Published 20 January 2012

Businesses list the threats they are most concerned about in 2012; leading the list: unplanned IT and telecom outages, data breaches, and adverse weather

The Business Continuity Institute has published survey findings on the top threats to business continuity in 2012.

A new Horizon Scan 2012 survey from the BCI asked 458 organizations across forty-nine countries to rate their levels of concern against a range of threats to their business, based on their own risk assessment.

The top five threats, based on areas that respondents are “extremely concerned” and “concerned” about, are:

Unplanned IT and telecom outages: 74 percent;

Data breach (that is, loss or theft of confidential information): 68 percent;

Cyber attack (for example, malware, denial of service):65 percent;

Adverse weather (for example, windstorm/tornado, flooding, snow, drought): 59 percent;

Interruption to utility supply (that is, water, gas, electricity, waste disposal): 56 percent.

U.K. based respondents reflected the international response as did Australia, Canada, South Africa, and the United States.

Indicative responses from India, however were very different, with transport network disruption, social unrest, and fire taking the top three positions. In Japan, respondents put the threat of an earthquake and tsunami as their number one threat with an environmental incident and interruption to utility suppliers in second and third positions respectively.

In individual sectors, respondents in manufacturing picked supply chain disruption as their primary concern, followed by unplanned IT/telecom outage and a product safety incident.
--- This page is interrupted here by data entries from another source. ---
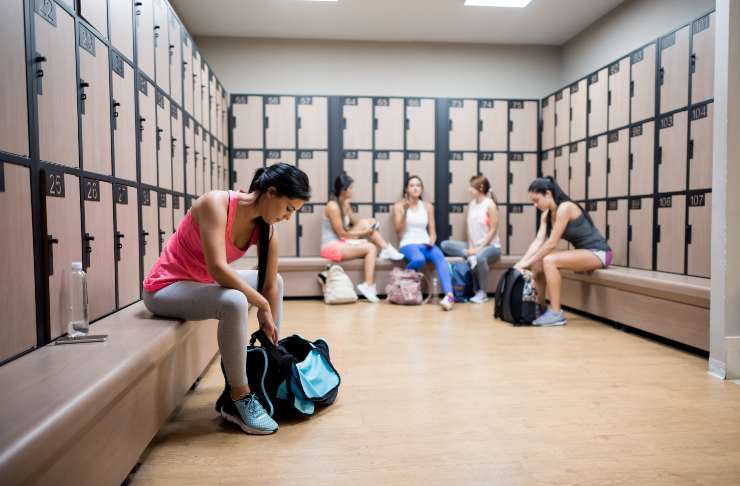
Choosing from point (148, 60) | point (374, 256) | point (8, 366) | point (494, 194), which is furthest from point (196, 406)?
point (494, 194)

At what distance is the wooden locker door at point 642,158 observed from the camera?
4.00 meters

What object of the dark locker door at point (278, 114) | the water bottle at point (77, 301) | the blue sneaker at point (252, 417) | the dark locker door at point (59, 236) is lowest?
the blue sneaker at point (252, 417)

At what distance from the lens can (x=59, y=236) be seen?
171 centimetres

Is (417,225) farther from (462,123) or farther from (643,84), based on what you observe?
(643,84)

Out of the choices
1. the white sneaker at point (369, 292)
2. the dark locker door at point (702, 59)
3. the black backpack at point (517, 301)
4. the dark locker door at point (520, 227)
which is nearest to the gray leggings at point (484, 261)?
the dark locker door at point (520, 227)

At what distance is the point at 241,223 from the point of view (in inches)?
81.4

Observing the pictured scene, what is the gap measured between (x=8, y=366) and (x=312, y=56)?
5175 mm

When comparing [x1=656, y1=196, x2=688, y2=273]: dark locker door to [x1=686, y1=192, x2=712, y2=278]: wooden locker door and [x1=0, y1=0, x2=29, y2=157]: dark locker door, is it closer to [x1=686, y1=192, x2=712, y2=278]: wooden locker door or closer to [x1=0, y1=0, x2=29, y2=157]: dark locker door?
[x1=686, y1=192, x2=712, y2=278]: wooden locker door

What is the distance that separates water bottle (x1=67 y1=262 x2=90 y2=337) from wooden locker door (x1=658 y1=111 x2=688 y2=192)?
11.8 feet

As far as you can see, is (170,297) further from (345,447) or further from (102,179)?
(345,447)

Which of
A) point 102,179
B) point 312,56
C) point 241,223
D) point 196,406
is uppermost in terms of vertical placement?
point 312,56

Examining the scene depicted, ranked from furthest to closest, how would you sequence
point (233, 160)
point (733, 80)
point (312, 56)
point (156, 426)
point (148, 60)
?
1. point (312, 56)
2. point (233, 160)
3. point (148, 60)
4. point (733, 80)
5. point (156, 426)

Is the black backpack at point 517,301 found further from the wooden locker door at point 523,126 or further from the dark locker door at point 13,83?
the dark locker door at point 13,83

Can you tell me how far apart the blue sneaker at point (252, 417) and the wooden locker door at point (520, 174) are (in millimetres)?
4514
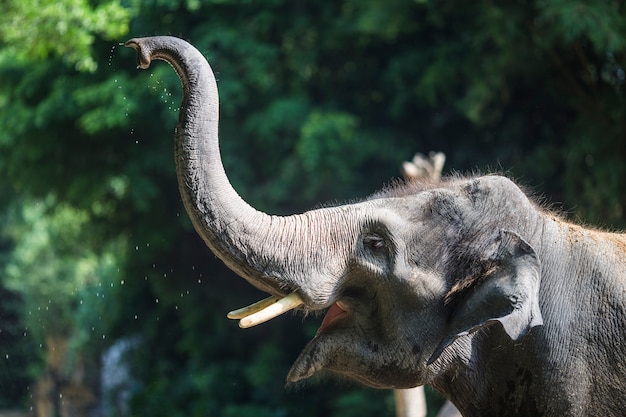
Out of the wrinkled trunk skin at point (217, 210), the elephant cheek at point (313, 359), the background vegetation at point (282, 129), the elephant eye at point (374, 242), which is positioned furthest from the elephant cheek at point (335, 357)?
the background vegetation at point (282, 129)

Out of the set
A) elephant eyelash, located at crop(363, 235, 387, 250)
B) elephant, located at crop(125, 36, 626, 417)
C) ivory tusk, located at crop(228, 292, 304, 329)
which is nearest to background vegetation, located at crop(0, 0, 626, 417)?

In the other industry sectors analyzed, there was significant agreement in the threats that pose most concern in terms of data breaches, cyber attack and unplanned outages.

The survey also asked about expectations on investment levels in mitigating threats. The results show that for 10 percent of respondents, investment levels will fall, while for 50 percent levels will be the same; only 25 percent can report increased levels of investment.